EC: When we started La Parleta we wanted to share knowledge that is unjustly kept in anonymity. Looking back, we understood that we were a fortunate collective because we worked closely with incredible architects and had the opportunity to quickly start our own practice. This path left us with valuable learnings and experiences that were difficult to find in more conventional media because they were passed on by word of mouth and eventually lost. With La Parleta we wanted to rescue them and disseminate them in the same way they reached us. That's why we were always clear that we wanted to move away from academic or very formal schemes, La Parleta had to be an unpretentious, relaxed conversation, without fear of doubts or contradictions or unanswered questions.

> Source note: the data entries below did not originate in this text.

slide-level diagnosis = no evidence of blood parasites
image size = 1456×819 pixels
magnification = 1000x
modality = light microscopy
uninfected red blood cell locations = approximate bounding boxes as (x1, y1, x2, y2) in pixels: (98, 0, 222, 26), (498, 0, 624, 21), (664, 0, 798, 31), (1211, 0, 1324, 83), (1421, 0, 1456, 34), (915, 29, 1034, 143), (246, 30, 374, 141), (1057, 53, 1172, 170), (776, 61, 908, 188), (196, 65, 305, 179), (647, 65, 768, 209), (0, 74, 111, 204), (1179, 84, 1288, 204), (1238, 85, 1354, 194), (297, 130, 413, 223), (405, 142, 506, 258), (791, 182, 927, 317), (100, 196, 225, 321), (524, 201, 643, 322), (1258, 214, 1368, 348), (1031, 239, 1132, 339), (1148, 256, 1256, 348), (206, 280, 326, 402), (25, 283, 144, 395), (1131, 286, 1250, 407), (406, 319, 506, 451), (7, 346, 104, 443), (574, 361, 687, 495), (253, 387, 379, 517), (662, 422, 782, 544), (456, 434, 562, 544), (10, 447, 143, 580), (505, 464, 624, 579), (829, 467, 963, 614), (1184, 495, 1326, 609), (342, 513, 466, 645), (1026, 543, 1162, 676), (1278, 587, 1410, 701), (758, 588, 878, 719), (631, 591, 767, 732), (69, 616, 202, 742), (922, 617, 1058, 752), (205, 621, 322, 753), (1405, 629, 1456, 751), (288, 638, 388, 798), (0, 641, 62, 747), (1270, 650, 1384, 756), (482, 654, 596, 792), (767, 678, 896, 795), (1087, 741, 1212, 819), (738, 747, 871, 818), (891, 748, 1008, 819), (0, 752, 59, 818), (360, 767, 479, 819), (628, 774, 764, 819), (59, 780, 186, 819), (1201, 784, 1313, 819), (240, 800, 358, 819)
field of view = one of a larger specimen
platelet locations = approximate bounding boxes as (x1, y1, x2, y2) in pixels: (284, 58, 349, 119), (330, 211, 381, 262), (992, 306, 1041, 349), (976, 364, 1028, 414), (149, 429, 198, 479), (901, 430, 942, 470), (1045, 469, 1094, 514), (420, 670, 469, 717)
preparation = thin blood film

From the beginning, making La Parleta has pushed us to structure criteria with other tools. Now we tell stories and that process involves another kind of exploration with people and with ourselves. Humour, fun, looseness is something that is more important in this project. We also learned that we have to be careful with the words we share, that we are responsible for better and for worse. In short, the mantra of La Parleta echoes the words of the Great Professor Francisco Ursúa: Play is a very serious thing.
FD: Recently, you were selected by ArchDaily among the New Practices of 2021. What kind of value do you see in this great diffusion? What future projection do you have?
EC: Somos conscientes de que ArchDaily es probablemente el sitio de difusión de arquitectura más reconocido del mundo. In that context, the initiative to include new practices from around the world works as an opportunity for recognition of the work but above all it allows us to broaden the vision of the possibilities of the profession. The projects of new practices are often refreshing and propositive and that is why we believe it is important to give them space in the large repository of references available online.
From our side, we are very happy that this dissemination allows others to appreciate our work and our quests as a collective. This is an opportunity to connect with more people and groups to work with and to share reflections and critiques that will help us to refine our practice.
FD: Finally, what new projects are you currently working on and what would you like to develop further?
EC: We are now concentrating on CentroCesal, a project of a much larger scale than we have handled in the past. It is a project that includes the first high-rise timber building in Ecuador. We are also working on smaller scale commissions that are in different stages of the design process. At the same time, we are concentrating on research and projects close to the periphery of practice, such as La Parleta or architectural photography. In the future, we are interested in getting involved with projects of other scales and programmes and expanding our radius of action towards projects with alternative management models.